Social Space (H. Lefebvre)

"(Social) space is not a thing among other things, nor a product among other products: rather it subsumes things produced, and encompasses their interrelationships in their coexistence and simultaneity - their (relative) order and/or (relative) disorder. It is the outcome of a sequence and set of operations, and thus cannot be reduced to the rank of a simple object. At the same time there is nothing imagined, unreal or 'ideal' about it as compared, for example, with science, representations, ideas or dreams. Itself, the outcome of past actions, social space is what permits fresh actions to occur, while suggesting others and prohibiting yet others. Among these actions, some serve production, others consumptions (i.e. the enjoyment of the fruits of production). Social space implies a great diversity of knowledge. [...]

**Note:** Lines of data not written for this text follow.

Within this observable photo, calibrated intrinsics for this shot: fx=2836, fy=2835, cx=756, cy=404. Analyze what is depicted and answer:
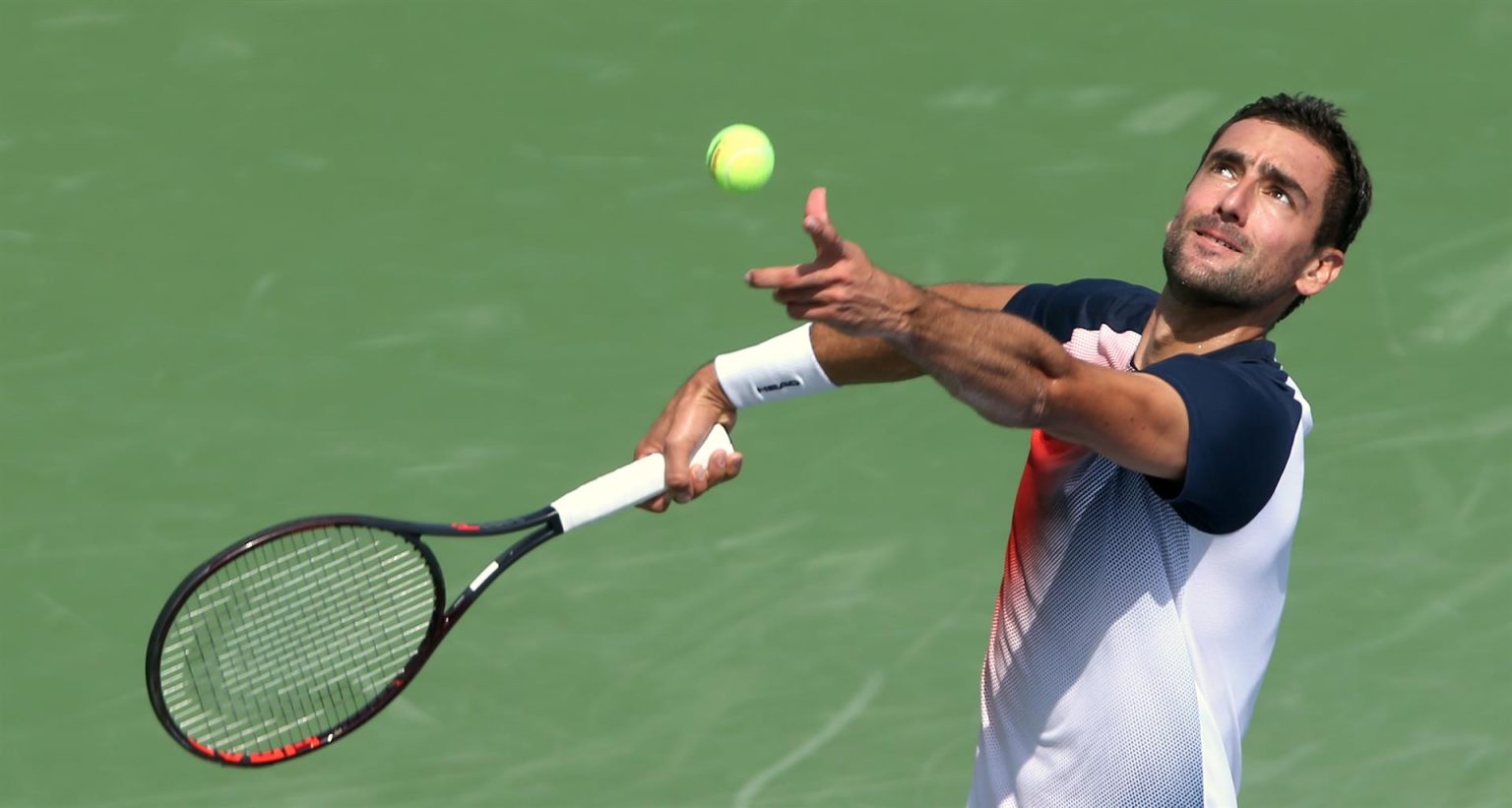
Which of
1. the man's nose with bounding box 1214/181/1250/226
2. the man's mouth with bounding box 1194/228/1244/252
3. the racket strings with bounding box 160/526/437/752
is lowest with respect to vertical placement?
the racket strings with bounding box 160/526/437/752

A social space cannot be adequately accounted for wither by natures (climate, site) or by its previous history. Nor does the growth of the forces of production give rise in any direct causal fashion to a particular space or a particular time. Mediations, and mediators, have to be taken into consideration: the action of groups, factors within knowledge, within ideology, or within the domain of representations. Social space contains a great diversity of objects, both natural and social, including the networks and pathways which facilitate the exchange of material things and information. Such 'objects' are thus not only things but also relations. As objects, they possess discernible peculiarities, contour and form. Social labour transforms them, rearranging their positions within spatio-temporal configurations without necessarily affecting their materiality, their natural state (as in the case, for instance, of a island, gulf, river or mountain). [...]

We are confronted not by one social space but by many - indeed, by an unlimited multiplicity or uncountable set of social spaces which we refer to generically as 'social space'. No space disappears in the course of growth and development: the worldwide does not abolish the local. This is not a consequence of the law of uneven development, but a law in its own right. The intertwinement of social spaces is also a law. Considered in isolation, such spaces are mere abstractions. As concrete abstractions, however, they attain 'real' existence by virtue of networks and pathways, by virtue of bunches or clusters of relationships. Instances of this are the worldwide networks of communication, exchange and information. It is important to note that such newly developed networks do not eradicate from their social context those earlier ones, superimposed upon one another over the years, which constitute the various markets: local, regional, national and international markets; the market in commodities, the money or capital market, the labour market, and the market in works, symbols and signs; and lastly - the most recently created - the market in spaces themselves. [...] The corresponding buildings, in the towns, bear material testimony to this evolution. This social space, and especially urban space, emerged in all its diversity - and with a structure far more reminiscent of flaky mille feuille pastry tan of the homogeneous and isotropic space of classical (Eucliden/Cartesian) mathematics."

Lefebvre, Henri (2000 [1974]) The Production of Space. Oxford: Blackwell. pp 73-86.